TEXT SEGMENT:
+-------+

App & Window Management

agent-desktop launch Safari              # launch app by name
agent-desktop launch com.apple.Safari    # launch by bundle ID
agent-desktop close-app Safari           # quit app
agent-desktop close-app Safari --force   # force quit (SIGTERM, then SIGKILL if needed)
agent-desktop list-apps                  # list running GUI apps
agent-desktop list-windows               # list visible windows
agent-desktop list-windows --app Finder  # windows for specific app
agent-desktop focus-window w-4521        # bring window to front
agent-desktop resize-window w-4521 800 600  # resize
agent-desktop move-window w-4521 100 100    # move
agent-desktop minimize w-4521            # minimize
agent-desktop maximize w-4521            # maximize
agent-desktop restore w-4521             # restore

Notifications (macOS only)

+-------+

GIVEN MATERIAL:
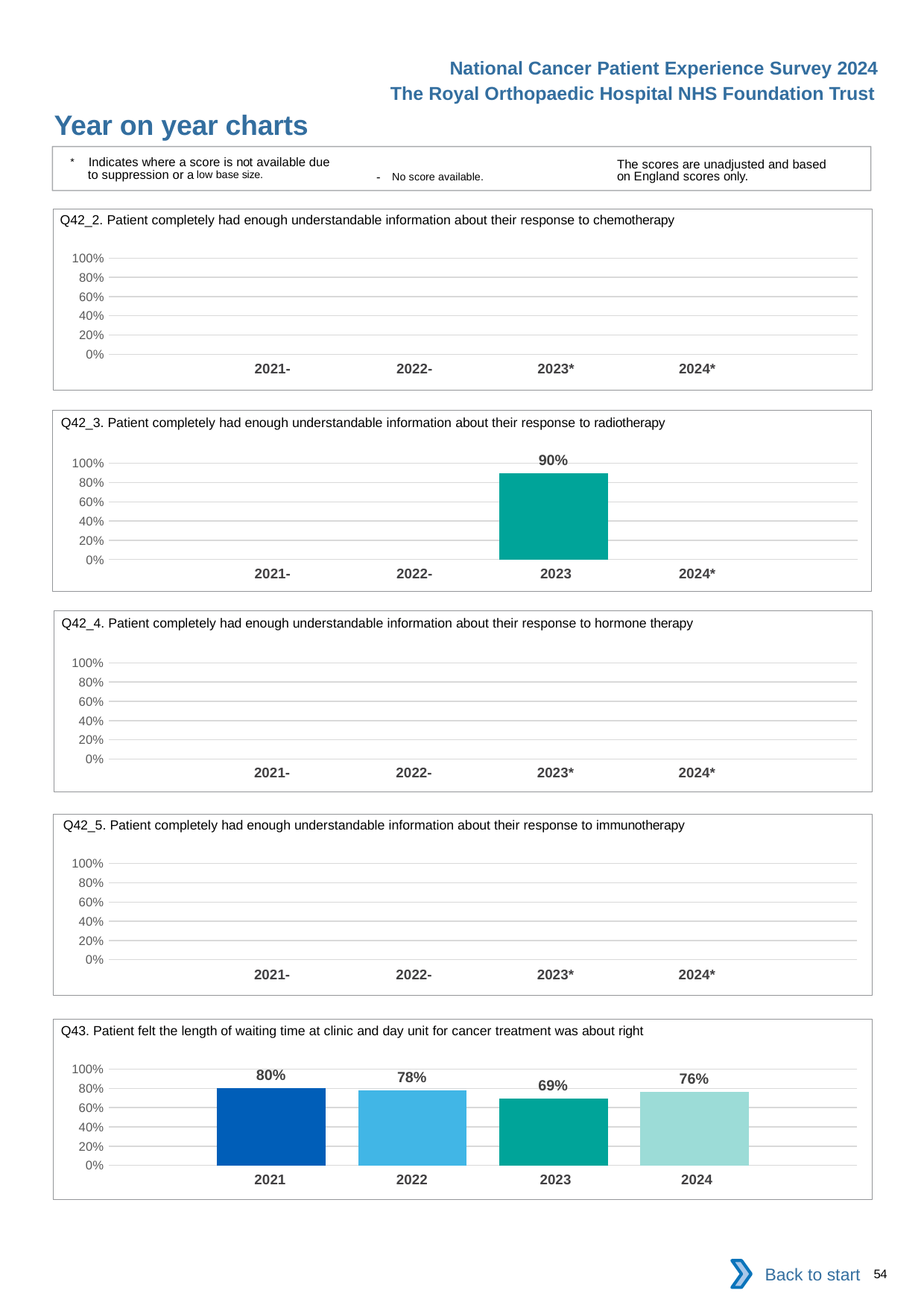
In the Q43 chart, what is the value for 2023? 69% In the Q42_3 chart, is the value for 2023 greater or less than 80%? greater In the Q43 chart, what is the difference between the 2021 and 2023 values? 11% How many charts are shown on the slide? 5 In the Q43 chart, what is the value for 2021? 80% In the Q43 chart, which year has the lowest value? 2023 In the Q43 chart, how many years are shown on the x axis? 4 What kind of chart is the Q43 chart? bar chart In the Q43 chart, which year has the highest value? 2021 In the Q42_3 chart, what is the value for 2023? 90% In the Q43 chart, what is the value for 2024? 76% In the Q43 chart, which is larger, the value for 2022 or the value for 2024? 2022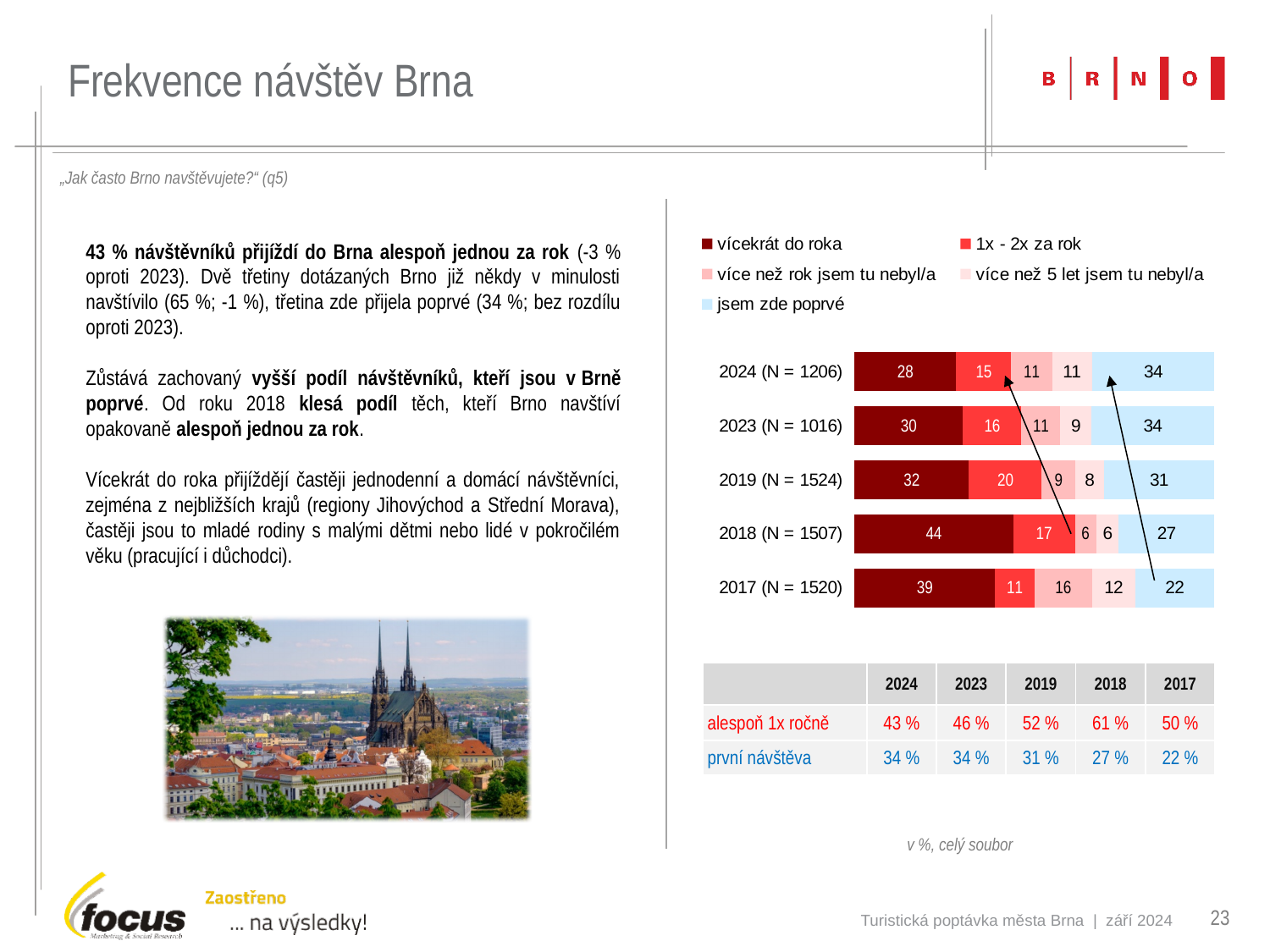
Does the 'jsem zde poprvé' value rise or fall from 2017 to 2024 (reading the bars from bottom to top)? rise What type of chart is shown on the slide? stacked bar chart Which year has the lowest value for 'jsem zde poprvé'? 2017 (N = 1520) What is the difference between the 'vícekrát do roka' values for 2018 (N = 1507) and 2024 (N = 1206)? 16 Which year has the highest value for 'vícekrát do roka'? 2018 (N = 1507) How many year categories are plotted in the chart? 5 What is the value for 'jsem zde poprvé' in 2017 (N = 1520)? 22 What is the total of the stacked bar for 2023 (N = 1016)? 100 Which is larger: 'více než 5 let jsem tu nebyl/a' in 2017 (N = 1520) or in 2018 (N = 1507)? 2017 (N = 1520) What is the value for '1x - 2x za rok' in 2019 (N = 1524)? 20 What is the value for 'vícekrát do roka' in 2024 (N = 1206)? 28 How many series does the chart legend list? 5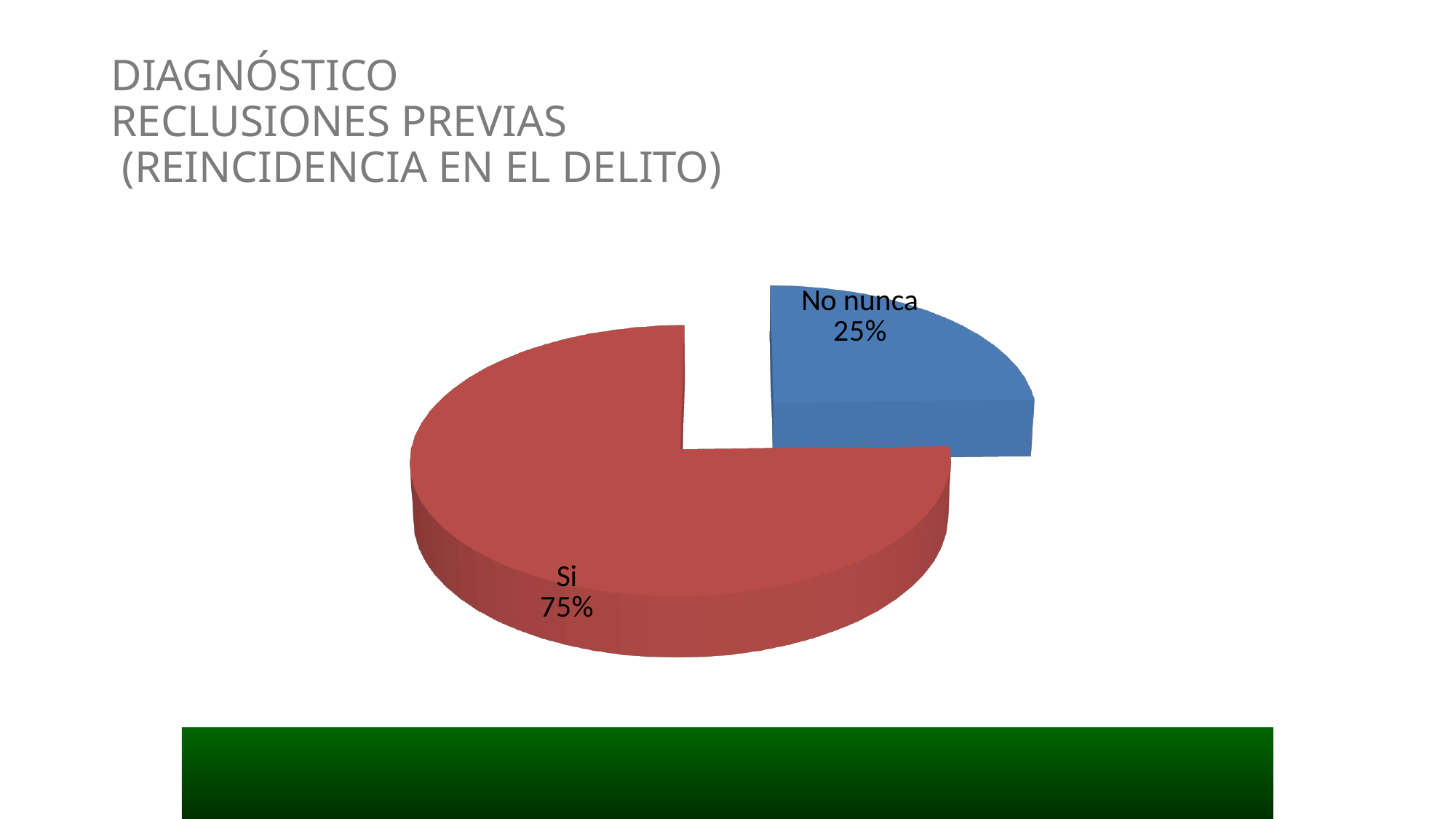
How many slices does the pie chart have? 2 What share of the pie does the "Si" slice represent? 75% Which slice is larger, "Si" or "No nunca"? Si What colour is the "No nunca" slice? Blue Which slice is the smallest in the pie chart? No nunca What is the difference in percentage points between the "Si" and "No nunca" slices? 50 What colour is the "Si" slice? Red What share of the pie does the "No nunca" slice represent? 25% What kind of chart is shown on the slide? Pie chart Which slice is the largest in the pie chart? Si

+-------+

WORK TASK 1: From the app and window management reference, name every agent-desktop subcommand that is shown being used with the window ID w-4521.
WORK TASK 2: In the app and window management reference, what does adding --force to close-app do?
WORK TASK 3: Render the comment "bring window to front" from the app and window management reference in Spanish.

YOUR SOLUTION 1: focus-window, resize-window, move-window, minimize, maximize, restore

YOUR SOLUTION 2: It force quits the app, sending SIGTERM and then SIGKILL if needed.

YOUR SOLUTION 3: Trae la ventana al frente.